La michna continue : En ce qui concerne les actes de sortir qui sont interdits pendant Chabbat, il y a deux types qui font quatre. La Guemara explique les cas en utilisant l’analogie d’un pauvre qui reste dans le domaine public et d’un propriétaire qui reste dans le domaine privé, et l’un passe un objet à l’autre : Les deux types sont le fait de sortir par un pauvre un objet du domaine privé vers le domaine public et le fait de sortir par un propriétaire un objet du domaine privé vers le domaine public. Ces deux types sont en réalité quatre types, car ils incluent aussi le fait de faire entrer par un pauvre un objet du domaine public vers le domaine privé et le fait de faire entrer par un propriétaire un objet du domaine public vers le domaine privé.

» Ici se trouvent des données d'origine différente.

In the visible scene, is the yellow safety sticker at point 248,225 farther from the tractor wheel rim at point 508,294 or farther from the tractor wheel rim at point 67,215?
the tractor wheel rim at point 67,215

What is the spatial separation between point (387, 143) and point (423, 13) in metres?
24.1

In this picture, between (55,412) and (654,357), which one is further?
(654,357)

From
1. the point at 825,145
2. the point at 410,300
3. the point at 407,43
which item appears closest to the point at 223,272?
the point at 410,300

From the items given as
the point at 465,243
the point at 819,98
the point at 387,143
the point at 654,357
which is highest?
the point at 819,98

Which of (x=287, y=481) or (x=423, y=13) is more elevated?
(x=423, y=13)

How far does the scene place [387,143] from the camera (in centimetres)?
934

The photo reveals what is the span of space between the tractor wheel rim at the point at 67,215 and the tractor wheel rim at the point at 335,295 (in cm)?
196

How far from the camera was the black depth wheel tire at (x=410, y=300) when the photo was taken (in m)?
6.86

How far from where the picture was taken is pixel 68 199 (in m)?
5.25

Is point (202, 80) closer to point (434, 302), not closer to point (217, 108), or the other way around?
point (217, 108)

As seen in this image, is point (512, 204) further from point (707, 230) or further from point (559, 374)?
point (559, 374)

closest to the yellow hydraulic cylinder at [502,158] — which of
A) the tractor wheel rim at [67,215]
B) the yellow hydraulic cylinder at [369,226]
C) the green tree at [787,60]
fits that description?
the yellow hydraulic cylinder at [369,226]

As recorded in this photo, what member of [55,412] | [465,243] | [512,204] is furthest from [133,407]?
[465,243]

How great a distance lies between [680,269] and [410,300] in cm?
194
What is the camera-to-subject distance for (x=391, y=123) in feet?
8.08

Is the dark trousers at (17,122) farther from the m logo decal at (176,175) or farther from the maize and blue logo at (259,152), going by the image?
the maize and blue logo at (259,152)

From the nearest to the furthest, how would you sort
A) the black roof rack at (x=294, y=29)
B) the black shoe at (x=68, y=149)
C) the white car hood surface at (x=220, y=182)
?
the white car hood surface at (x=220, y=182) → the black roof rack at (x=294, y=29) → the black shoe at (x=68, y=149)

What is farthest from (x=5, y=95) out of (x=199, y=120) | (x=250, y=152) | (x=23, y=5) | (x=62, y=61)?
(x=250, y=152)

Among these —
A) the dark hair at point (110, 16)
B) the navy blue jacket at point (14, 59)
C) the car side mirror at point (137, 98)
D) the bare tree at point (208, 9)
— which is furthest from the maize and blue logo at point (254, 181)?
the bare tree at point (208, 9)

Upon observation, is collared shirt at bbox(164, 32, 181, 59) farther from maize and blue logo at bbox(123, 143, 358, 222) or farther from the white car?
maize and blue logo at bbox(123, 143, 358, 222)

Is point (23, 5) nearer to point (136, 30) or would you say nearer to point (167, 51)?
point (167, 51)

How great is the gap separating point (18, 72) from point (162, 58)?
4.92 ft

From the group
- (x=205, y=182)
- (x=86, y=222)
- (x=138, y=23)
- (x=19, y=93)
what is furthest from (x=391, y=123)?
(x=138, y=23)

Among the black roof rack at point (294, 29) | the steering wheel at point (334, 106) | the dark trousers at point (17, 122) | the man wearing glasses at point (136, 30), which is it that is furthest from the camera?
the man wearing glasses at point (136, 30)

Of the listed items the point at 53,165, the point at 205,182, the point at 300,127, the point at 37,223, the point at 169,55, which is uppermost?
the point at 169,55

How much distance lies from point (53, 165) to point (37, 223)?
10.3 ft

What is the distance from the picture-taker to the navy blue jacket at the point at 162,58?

מַרְאוֹת נְגָעִים שְׁנַיִם שֶׁהֵן אַרְבָּעָה: שְׁנַיִם – שְׂאֵת וּבַהֶרֶת; שֶׁהֵן אַרְבָּעָה – שְׂאֵת וְתוֹלַדְתָּהּ, בַּהֶרֶת וְתוֹלַדְתָּהּ.
Le dernier exemple de la michna : En ce qui concerne les nuances de marques lépreuses, il y a deux nuances qui sont en réalité quatre. La Guemara explique : Les deux nuances sont celles d’une marque lépreuse blanche comme la laine [se’et] et d’une marque lépreuse blanche comme la neige [baheret]. Ces deux sont en réalité quatre parce qu’elles incluent aussi une se’et et sa secondaire, c’est-à-dire une semblable à elle, et une baheret et sa secondaire, c’est-à-dire une semblable à elle.
מַנִּי מַתְנִיתִין? לֹא רַבִּי יִשְׁמָעֵאל וְלָא רַבִּי עֲקִיבָא! אִי רַבִּי יִשְׁמָעֵאל – הָאָמַר: אֵינוֹ חַיָּיב אֶלָּא עַל הֶעָתִיד לָבוֹא. אִי רַבִּי עֲקִיבָא – הָאָמַר: עַל הֶעְלֵם טוּמְאָה הוּא חַיָּיב, וְאֵינוֹ חַיָּיב עַל הֶעְלֵם מִקְדָּשׁ.
§ La Guemara demande : De qui l’opinion est-elle exprimée dans la michna ? Ce n’est ni l’opinion de Rabbi Yishmael ni l’opinion de Rabbi Akiva. La Guemara développe : Si l’on suggère qu’il s’agit de l’opinion de Rabbi Yishmael, cette suggestion peut être réfutée, car ne dit-il pas au sujet des serments : On n’est passible que pour des serments portant sur l’avenir, mais non pour ceux portant sur le passé ? La michna affirme que l’on est également passible pour des serments portant sur le passé. Et si l’on suggère qu’il s’agit de l’opinion de Rabbi Akiva, cette suggestion peut être réfutée, car ne dit-il pas : Pour avoir souillé le Temple ou ses aliments sacrificiels pendant une absence de conscience du fait que l’on est rituellement impur, on est passible d’apporter une offrande à échelle variable, mais on n’est pas passible pour l’avoir fait pendant une absence de conscience du fait que l’endroit où l’on est entré était en réalité le Temple ? La michna affirme que l’on est également passible dans un tel cas.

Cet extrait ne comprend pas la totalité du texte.